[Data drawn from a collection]
-----
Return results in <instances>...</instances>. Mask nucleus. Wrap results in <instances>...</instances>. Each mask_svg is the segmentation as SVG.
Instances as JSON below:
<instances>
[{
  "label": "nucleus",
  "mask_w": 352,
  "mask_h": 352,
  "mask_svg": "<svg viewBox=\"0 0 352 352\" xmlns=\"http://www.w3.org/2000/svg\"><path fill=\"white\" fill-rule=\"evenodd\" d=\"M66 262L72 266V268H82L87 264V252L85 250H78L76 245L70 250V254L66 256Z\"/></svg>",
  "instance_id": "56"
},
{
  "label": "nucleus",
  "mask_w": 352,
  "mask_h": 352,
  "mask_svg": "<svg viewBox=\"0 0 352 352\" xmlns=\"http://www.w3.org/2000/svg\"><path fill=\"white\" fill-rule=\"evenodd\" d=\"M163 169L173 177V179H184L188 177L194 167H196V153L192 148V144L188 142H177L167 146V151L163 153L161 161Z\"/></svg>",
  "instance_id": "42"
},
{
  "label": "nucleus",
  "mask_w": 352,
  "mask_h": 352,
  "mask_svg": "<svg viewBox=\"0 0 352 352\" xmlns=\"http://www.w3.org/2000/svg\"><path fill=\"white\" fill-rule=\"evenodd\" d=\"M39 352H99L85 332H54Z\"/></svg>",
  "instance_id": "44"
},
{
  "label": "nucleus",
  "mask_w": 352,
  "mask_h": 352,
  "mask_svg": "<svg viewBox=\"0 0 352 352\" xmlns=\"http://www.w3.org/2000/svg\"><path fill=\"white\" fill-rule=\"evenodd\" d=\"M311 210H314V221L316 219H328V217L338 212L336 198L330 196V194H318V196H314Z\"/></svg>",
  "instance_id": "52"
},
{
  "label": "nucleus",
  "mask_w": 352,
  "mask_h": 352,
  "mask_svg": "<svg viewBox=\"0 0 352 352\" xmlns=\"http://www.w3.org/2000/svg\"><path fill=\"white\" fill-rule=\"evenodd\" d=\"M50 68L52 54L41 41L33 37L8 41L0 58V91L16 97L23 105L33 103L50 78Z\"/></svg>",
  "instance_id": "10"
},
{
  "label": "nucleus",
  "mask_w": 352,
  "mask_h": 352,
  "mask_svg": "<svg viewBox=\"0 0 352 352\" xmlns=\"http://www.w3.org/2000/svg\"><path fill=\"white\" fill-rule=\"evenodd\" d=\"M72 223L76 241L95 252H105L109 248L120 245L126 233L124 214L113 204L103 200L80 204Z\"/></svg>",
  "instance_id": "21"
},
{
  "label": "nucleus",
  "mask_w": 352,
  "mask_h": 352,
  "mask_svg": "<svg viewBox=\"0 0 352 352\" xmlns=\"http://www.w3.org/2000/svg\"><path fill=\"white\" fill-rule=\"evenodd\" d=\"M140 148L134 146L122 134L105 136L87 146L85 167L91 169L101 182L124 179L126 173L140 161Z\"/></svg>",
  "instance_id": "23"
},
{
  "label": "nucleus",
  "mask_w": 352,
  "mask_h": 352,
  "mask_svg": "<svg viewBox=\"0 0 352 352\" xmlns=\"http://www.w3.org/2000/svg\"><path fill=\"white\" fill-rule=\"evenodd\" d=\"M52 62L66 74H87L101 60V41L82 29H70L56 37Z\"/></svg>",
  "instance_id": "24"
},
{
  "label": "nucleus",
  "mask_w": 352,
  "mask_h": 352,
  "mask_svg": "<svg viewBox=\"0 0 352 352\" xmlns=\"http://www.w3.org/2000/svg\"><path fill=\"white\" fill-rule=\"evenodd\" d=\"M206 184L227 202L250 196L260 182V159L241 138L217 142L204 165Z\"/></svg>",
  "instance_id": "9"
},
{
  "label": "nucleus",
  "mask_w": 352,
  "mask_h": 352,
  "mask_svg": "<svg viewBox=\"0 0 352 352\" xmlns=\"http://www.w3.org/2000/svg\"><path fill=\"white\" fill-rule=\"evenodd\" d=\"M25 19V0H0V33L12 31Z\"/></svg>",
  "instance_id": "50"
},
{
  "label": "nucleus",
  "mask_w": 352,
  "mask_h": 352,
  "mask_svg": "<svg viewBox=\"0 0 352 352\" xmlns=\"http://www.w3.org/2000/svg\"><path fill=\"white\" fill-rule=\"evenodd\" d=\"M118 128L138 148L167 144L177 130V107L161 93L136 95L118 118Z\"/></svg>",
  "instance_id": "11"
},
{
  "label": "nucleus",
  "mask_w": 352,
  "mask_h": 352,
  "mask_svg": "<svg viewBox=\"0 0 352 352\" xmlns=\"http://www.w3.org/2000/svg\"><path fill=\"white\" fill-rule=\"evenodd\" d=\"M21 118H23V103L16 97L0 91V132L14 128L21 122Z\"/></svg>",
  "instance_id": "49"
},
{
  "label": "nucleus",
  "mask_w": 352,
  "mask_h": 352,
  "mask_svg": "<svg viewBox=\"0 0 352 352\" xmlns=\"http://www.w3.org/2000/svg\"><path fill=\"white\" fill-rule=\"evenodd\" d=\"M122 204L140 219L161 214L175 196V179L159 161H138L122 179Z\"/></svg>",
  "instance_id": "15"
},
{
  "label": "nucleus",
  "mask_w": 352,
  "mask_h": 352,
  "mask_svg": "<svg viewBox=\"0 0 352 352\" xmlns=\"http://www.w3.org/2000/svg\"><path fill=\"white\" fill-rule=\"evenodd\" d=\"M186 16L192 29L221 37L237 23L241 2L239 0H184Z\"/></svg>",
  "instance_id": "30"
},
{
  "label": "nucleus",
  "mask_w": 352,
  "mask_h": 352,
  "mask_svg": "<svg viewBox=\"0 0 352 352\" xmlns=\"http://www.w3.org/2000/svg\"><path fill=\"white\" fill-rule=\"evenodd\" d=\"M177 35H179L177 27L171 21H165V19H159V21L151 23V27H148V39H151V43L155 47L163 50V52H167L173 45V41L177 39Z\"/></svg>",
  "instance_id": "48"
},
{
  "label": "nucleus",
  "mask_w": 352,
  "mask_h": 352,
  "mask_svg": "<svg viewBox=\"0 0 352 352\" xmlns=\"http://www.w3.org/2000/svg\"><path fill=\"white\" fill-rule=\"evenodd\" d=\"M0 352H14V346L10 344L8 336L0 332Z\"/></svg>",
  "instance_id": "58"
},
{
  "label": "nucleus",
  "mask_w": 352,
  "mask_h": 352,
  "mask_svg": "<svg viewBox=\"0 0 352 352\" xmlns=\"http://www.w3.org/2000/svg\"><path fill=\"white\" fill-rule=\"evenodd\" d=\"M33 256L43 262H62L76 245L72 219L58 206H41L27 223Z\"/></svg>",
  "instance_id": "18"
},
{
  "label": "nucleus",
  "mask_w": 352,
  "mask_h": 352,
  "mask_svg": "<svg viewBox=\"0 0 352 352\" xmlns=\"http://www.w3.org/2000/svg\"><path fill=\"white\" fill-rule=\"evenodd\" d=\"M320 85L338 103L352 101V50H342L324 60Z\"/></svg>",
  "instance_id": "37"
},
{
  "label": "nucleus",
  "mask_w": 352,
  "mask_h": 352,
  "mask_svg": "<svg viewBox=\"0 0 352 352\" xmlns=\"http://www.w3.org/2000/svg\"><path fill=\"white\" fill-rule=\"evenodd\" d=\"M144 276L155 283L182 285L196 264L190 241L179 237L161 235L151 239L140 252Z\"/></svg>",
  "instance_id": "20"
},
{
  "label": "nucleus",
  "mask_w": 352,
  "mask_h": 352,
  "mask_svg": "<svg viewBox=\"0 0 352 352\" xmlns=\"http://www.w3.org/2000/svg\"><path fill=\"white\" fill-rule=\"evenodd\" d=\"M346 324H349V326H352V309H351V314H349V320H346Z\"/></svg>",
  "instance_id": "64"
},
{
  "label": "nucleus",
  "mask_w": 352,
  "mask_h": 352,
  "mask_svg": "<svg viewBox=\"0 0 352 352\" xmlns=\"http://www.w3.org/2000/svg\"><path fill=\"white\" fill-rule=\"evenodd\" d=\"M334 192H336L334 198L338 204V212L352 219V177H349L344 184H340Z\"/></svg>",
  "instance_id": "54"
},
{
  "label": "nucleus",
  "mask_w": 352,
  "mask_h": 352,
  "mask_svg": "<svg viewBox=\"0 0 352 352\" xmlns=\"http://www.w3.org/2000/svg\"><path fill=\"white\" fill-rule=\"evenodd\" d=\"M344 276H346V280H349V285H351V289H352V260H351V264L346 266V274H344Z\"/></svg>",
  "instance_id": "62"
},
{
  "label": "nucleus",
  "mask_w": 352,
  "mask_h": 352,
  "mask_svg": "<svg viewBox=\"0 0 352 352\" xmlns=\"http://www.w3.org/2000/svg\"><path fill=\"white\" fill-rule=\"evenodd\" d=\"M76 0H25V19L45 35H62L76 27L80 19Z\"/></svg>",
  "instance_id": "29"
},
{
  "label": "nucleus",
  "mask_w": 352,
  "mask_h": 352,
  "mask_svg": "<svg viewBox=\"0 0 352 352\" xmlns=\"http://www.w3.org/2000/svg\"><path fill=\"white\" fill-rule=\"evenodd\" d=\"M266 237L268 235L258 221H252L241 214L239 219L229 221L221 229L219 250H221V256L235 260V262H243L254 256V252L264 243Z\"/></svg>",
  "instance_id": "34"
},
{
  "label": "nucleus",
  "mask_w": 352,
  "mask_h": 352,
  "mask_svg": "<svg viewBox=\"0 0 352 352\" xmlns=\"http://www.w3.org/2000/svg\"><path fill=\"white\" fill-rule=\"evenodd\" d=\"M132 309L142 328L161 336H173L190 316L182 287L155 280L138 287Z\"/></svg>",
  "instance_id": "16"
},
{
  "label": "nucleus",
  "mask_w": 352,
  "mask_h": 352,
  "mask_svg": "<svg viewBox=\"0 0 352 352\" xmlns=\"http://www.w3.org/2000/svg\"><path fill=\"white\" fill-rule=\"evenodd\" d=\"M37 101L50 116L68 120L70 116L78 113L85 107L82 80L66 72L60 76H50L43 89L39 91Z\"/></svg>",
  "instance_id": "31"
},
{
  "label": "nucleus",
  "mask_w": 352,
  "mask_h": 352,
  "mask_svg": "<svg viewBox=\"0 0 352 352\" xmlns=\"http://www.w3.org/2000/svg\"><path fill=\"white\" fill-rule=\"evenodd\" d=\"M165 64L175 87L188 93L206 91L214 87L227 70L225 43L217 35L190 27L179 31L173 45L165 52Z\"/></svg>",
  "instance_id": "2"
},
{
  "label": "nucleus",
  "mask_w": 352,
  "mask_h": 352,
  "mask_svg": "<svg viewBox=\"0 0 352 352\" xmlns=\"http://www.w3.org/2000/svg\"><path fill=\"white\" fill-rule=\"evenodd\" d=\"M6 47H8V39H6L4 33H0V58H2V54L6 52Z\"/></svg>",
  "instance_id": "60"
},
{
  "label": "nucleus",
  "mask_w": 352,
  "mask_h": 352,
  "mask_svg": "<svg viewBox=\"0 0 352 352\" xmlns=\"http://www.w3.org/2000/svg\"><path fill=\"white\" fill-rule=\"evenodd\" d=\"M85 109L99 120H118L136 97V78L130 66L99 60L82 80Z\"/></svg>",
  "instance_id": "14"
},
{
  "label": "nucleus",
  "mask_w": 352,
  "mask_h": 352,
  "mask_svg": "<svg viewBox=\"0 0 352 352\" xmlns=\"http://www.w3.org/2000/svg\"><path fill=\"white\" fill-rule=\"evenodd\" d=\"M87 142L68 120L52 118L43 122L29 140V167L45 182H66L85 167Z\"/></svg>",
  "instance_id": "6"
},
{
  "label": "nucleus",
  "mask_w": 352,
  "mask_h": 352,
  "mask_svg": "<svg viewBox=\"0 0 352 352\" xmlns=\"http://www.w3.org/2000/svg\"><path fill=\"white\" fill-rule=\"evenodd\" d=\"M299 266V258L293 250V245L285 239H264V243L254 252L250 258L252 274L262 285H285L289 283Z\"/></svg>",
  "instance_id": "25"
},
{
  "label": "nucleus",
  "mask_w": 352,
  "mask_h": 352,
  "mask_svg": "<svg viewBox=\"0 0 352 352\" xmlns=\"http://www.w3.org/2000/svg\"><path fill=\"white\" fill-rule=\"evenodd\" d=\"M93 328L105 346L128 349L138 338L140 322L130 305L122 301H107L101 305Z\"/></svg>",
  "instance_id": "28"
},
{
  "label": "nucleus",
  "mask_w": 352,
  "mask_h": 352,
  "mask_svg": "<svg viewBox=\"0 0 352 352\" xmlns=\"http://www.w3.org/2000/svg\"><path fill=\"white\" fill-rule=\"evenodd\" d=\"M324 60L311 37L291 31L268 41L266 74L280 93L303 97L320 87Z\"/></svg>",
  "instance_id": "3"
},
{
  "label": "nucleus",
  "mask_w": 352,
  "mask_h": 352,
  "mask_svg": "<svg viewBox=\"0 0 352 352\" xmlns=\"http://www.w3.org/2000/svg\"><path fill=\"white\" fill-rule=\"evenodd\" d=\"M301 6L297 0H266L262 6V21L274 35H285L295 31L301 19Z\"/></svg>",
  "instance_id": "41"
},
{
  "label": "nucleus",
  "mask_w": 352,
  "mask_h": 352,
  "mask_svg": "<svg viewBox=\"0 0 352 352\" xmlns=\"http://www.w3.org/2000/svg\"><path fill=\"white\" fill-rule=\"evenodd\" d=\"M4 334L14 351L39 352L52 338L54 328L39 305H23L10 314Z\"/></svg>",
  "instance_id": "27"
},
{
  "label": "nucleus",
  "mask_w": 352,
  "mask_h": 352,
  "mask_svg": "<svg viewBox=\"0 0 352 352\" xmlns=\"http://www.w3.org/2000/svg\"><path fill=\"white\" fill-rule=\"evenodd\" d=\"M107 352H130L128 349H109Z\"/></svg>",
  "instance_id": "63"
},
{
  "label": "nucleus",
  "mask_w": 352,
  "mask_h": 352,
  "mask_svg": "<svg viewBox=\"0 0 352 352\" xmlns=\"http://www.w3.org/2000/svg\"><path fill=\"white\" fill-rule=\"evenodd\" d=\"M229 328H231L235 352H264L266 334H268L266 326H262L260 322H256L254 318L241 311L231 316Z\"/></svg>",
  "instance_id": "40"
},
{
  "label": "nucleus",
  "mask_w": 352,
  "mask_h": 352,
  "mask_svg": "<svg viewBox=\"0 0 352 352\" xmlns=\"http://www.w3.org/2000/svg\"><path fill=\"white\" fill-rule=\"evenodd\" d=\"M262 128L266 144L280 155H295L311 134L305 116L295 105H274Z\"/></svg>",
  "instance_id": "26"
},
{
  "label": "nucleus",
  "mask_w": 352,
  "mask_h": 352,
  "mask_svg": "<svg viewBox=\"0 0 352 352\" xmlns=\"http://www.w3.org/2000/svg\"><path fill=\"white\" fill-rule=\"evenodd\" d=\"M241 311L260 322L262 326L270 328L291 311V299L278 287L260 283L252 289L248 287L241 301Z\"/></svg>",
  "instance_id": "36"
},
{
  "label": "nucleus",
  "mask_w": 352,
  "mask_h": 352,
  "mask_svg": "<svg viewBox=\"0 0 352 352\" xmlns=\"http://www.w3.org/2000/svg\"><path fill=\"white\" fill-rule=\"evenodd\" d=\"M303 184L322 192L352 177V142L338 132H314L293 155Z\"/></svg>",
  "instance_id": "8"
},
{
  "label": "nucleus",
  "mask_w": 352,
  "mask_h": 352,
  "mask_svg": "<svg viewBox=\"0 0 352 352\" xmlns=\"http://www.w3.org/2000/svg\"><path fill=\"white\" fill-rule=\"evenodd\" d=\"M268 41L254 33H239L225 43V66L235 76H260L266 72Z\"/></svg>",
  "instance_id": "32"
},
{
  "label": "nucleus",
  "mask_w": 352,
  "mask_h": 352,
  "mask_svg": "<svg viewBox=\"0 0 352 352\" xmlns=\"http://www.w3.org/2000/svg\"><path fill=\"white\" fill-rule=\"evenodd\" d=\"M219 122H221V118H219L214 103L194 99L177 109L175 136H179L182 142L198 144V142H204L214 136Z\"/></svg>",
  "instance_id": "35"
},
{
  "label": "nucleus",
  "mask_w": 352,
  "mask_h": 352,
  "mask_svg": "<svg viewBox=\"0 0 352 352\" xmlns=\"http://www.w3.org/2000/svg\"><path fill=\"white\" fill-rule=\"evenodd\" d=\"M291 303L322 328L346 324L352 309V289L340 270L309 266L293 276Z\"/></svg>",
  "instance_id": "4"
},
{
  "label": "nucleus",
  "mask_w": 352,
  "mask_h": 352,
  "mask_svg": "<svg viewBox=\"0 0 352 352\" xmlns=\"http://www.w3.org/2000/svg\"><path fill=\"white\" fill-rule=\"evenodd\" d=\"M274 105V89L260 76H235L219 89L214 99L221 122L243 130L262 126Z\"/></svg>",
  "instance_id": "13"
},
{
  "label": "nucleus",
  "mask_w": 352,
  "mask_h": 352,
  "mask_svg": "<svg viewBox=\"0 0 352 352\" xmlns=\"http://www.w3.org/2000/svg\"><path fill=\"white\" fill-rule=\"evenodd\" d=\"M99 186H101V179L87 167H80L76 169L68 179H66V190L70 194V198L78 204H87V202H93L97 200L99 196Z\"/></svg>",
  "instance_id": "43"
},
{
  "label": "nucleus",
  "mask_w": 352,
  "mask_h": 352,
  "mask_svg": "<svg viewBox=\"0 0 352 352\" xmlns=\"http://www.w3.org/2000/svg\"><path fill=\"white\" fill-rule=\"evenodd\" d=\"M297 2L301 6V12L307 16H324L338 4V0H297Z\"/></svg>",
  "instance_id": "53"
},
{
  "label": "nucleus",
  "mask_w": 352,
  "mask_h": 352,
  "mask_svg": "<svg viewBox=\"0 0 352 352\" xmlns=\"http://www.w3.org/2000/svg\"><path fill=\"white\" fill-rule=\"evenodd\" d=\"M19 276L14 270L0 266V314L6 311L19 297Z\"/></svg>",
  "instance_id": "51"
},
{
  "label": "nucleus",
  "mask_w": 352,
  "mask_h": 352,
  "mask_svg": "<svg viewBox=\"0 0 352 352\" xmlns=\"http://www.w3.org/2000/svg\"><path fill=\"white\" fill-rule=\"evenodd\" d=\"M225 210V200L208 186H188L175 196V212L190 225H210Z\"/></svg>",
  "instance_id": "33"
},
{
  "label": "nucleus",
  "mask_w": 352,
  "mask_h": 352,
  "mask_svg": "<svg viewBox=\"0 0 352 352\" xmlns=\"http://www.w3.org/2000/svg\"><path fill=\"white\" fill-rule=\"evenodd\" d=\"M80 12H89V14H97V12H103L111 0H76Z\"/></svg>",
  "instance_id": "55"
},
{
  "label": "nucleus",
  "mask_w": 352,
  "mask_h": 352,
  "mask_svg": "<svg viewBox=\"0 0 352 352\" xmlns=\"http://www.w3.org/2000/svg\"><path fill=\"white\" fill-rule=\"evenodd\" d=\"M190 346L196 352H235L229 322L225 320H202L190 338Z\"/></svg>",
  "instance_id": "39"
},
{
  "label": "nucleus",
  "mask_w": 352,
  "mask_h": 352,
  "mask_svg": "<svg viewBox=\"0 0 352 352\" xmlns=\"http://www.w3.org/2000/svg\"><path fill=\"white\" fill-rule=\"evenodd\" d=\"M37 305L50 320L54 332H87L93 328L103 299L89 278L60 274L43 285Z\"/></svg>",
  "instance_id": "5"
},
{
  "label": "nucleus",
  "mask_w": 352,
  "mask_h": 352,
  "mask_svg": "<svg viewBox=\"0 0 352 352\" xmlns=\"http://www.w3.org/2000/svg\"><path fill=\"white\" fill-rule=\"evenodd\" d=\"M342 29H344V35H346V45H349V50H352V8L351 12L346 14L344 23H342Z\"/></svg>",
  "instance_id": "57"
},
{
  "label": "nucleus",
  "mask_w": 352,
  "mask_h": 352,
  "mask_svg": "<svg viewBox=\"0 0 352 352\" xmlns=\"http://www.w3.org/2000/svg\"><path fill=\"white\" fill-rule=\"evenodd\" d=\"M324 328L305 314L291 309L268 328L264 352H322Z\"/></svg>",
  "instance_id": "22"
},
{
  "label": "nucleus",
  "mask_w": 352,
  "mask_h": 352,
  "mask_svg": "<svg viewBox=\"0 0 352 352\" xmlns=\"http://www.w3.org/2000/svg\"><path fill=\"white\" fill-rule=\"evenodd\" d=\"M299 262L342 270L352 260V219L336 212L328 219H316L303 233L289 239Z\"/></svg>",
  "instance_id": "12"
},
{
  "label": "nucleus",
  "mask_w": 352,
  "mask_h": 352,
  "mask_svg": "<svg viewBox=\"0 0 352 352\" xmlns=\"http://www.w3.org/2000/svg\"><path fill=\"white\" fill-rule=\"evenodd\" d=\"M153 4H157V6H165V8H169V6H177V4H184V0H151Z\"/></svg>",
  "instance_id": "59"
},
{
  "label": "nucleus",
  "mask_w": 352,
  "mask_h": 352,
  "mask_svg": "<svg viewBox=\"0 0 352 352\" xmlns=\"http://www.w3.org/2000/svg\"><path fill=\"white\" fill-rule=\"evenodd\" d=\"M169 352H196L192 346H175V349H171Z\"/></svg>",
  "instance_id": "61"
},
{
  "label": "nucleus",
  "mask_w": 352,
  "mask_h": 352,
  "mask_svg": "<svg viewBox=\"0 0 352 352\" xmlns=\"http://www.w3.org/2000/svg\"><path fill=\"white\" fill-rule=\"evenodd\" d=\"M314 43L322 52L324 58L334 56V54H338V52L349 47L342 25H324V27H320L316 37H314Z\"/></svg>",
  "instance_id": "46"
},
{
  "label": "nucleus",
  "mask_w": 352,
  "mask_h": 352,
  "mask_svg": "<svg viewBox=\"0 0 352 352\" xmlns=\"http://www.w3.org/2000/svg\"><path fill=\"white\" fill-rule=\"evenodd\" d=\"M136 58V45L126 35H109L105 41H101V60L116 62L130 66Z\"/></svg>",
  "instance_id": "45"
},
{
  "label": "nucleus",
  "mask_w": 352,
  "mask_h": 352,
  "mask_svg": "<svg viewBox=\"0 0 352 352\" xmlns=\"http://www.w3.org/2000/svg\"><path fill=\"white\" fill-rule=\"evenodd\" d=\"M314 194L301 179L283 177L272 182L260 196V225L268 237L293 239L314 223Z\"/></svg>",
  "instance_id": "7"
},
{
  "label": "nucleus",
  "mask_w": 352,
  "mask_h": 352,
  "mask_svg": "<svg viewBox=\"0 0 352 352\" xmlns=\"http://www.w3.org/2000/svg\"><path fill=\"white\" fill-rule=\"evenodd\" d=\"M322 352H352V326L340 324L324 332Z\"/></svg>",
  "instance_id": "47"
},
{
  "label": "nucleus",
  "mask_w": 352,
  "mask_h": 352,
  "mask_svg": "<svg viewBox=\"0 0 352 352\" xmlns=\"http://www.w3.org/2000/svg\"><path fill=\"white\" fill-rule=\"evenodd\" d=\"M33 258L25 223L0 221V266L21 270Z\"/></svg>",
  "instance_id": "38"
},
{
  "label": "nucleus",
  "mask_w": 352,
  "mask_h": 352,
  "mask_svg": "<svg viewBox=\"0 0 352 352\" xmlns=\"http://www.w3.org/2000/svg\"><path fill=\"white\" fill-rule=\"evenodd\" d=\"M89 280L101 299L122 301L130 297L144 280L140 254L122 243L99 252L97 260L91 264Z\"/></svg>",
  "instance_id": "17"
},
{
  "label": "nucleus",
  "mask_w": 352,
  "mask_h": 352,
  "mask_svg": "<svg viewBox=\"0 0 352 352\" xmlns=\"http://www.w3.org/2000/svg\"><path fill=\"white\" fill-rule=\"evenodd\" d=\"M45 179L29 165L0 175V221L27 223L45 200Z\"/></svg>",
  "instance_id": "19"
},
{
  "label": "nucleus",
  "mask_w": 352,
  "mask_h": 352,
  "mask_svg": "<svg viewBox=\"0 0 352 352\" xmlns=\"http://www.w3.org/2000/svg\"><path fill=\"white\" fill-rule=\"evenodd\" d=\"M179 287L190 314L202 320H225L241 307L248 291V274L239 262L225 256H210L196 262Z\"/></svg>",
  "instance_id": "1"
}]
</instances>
-----
Retype the items from their first line down to and including the line that contains "262L72 266V268H82L87 264V252L85", with every character unchanged.

Return results in <instances>...</instances>. Mask nucleus. Wrap results in <instances>...</instances>. Each mask_svg is the segmentation as SVG.
Instances as JSON below:
<instances>
[{
  "label": "nucleus",
  "mask_w": 352,
  "mask_h": 352,
  "mask_svg": "<svg viewBox=\"0 0 352 352\" xmlns=\"http://www.w3.org/2000/svg\"><path fill=\"white\" fill-rule=\"evenodd\" d=\"M66 262L72 266V268H82L87 264V252L85 250H78L76 245L70 250V254L66 256Z\"/></svg>",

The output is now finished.